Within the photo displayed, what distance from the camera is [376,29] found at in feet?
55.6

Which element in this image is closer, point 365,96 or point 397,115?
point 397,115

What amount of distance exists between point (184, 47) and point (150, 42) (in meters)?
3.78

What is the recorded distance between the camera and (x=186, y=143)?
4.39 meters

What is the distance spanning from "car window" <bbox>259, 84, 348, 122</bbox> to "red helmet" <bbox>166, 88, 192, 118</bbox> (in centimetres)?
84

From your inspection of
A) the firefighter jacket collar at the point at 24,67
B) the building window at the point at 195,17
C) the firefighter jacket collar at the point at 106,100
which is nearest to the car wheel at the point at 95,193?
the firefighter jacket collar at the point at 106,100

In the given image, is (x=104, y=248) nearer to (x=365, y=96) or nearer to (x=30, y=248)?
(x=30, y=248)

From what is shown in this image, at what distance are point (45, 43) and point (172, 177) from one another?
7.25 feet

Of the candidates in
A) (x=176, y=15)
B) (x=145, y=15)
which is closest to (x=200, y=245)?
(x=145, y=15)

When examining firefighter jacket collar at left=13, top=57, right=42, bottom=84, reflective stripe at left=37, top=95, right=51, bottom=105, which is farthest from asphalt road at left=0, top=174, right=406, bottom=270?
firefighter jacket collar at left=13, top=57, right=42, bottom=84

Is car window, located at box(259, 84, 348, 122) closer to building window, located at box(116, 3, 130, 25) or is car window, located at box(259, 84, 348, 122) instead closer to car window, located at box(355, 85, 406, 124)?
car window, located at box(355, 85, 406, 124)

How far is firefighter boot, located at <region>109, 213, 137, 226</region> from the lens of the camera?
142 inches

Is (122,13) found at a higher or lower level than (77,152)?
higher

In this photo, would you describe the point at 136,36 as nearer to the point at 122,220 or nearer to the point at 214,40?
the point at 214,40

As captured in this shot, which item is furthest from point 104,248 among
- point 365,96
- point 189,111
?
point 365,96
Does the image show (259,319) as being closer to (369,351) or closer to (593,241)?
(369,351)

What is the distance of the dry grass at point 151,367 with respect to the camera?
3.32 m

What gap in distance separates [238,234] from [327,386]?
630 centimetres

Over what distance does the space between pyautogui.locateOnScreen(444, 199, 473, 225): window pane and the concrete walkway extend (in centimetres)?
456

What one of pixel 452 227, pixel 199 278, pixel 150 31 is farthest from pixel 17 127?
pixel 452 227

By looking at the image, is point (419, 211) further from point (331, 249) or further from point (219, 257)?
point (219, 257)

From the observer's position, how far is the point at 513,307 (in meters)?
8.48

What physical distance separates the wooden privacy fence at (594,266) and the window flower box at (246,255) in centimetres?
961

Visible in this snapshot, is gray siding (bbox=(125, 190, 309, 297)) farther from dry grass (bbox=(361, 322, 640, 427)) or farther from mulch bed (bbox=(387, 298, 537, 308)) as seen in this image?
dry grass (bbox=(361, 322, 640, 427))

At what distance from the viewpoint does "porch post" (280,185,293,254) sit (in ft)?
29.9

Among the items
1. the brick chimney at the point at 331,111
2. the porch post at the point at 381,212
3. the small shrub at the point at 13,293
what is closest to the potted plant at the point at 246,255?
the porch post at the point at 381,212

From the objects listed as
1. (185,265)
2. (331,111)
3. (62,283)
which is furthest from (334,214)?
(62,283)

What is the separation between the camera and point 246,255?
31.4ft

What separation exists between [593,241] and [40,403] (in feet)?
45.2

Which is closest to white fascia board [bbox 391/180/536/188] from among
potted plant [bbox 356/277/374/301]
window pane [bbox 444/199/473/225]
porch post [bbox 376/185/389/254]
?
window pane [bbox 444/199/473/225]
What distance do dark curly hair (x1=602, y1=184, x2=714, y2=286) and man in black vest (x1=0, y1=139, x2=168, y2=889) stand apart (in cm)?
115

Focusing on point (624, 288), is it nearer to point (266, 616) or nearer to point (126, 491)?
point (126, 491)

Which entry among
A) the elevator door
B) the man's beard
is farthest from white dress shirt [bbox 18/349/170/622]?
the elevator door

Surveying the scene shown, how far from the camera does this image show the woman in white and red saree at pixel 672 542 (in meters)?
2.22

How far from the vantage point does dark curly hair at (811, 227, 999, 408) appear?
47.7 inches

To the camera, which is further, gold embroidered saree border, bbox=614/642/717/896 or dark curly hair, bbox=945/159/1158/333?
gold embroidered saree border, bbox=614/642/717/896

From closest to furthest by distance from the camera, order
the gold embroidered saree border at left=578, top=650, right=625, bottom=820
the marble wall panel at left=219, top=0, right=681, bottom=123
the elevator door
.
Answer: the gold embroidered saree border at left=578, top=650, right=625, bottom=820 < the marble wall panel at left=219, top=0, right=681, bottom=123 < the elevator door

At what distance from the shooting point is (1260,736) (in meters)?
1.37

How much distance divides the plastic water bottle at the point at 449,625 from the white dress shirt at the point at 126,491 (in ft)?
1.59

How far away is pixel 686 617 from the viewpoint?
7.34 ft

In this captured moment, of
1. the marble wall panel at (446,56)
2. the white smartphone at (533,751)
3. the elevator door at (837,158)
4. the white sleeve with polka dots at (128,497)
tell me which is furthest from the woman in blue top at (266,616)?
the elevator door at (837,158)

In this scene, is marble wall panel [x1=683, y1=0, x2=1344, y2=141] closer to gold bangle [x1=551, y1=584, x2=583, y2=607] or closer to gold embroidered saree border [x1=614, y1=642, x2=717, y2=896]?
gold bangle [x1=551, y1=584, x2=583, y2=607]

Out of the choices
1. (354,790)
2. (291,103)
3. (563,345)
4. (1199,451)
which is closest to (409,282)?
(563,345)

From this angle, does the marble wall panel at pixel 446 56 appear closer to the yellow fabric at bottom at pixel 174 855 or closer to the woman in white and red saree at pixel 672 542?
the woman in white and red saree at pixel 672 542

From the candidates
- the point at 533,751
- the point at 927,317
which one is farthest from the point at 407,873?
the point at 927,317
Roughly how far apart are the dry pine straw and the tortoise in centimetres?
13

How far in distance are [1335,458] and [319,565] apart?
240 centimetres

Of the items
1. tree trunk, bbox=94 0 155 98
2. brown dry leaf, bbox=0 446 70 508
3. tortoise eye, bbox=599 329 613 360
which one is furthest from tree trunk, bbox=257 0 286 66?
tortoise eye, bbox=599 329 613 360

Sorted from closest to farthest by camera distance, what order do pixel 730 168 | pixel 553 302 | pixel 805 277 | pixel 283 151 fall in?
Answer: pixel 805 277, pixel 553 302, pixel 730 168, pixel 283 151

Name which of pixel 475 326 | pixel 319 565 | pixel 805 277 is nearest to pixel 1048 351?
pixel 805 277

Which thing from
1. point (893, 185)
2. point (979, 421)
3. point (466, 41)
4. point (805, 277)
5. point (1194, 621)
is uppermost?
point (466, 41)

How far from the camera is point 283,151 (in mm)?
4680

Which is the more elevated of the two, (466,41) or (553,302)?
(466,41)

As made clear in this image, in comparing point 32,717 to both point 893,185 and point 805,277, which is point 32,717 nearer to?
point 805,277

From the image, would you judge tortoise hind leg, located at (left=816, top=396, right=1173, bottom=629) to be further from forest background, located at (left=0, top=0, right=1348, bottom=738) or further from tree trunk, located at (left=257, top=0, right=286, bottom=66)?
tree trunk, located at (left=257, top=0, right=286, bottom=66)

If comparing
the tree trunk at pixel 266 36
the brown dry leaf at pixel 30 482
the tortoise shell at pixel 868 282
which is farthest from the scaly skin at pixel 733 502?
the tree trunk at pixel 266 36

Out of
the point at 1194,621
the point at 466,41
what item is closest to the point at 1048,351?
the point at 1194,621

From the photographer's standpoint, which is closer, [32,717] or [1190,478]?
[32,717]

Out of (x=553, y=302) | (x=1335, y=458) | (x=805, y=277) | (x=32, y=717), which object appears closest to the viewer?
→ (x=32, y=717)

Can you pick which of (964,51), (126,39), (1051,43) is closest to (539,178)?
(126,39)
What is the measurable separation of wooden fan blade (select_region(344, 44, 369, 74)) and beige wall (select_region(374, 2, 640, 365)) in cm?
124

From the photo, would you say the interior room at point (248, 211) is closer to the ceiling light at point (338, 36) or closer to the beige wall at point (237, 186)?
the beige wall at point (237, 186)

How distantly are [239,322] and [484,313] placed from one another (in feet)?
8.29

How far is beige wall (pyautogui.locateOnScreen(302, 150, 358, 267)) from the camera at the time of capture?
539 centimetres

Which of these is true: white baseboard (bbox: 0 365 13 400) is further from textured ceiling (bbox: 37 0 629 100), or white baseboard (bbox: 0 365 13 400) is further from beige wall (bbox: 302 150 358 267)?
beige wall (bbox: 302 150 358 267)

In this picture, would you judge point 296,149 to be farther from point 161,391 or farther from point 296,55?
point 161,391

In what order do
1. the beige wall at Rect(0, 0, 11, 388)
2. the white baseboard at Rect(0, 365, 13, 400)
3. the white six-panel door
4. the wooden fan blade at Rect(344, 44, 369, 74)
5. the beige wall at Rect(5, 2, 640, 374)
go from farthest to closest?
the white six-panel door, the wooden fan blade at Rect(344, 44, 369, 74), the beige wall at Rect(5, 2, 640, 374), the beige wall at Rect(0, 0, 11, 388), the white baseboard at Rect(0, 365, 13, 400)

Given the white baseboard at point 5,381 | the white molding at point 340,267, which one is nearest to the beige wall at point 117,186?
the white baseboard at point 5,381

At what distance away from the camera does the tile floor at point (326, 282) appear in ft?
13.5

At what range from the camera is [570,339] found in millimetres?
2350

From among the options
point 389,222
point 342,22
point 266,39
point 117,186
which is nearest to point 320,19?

- Direction
Quote verbatim the line containing "In what order do" and every line after it through the end of the records above.

- Written response
In what order do
1. the beige wall at Rect(0, 0, 11, 388)
2. the white baseboard at Rect(0, 365, 13, 400)
3. the white six-panel door
4. the wooden fan blade at Rect(344, 44, 369, 74)
5. the beige wall at Rect(5, 2, 640, 374)
go from farthest to closest?
the white six-panel door, the wooden fan blade at Rect(344, 44, 369, 74), the beige wall at Rect(5, 2, 640, 374), the beige wall at Rect(0, 0, 11, 388), the white baseboard at Rect(0, 365, 13, 400)

Given the white baseboard at point 5,381 | the white molding at point 340,267, which one is nearest to the beige wall at point 117,186?
the white baseboard at point 5,381

At what distance away from the camera does the tile floor at point (326, 282) appear in ft?
13.5

At what range from the camera is [570,339] found in millimetres?
2350

From among the options
point 389,222
point 342,22
point 266,39
point 117,186
which is nearest to point 320,19?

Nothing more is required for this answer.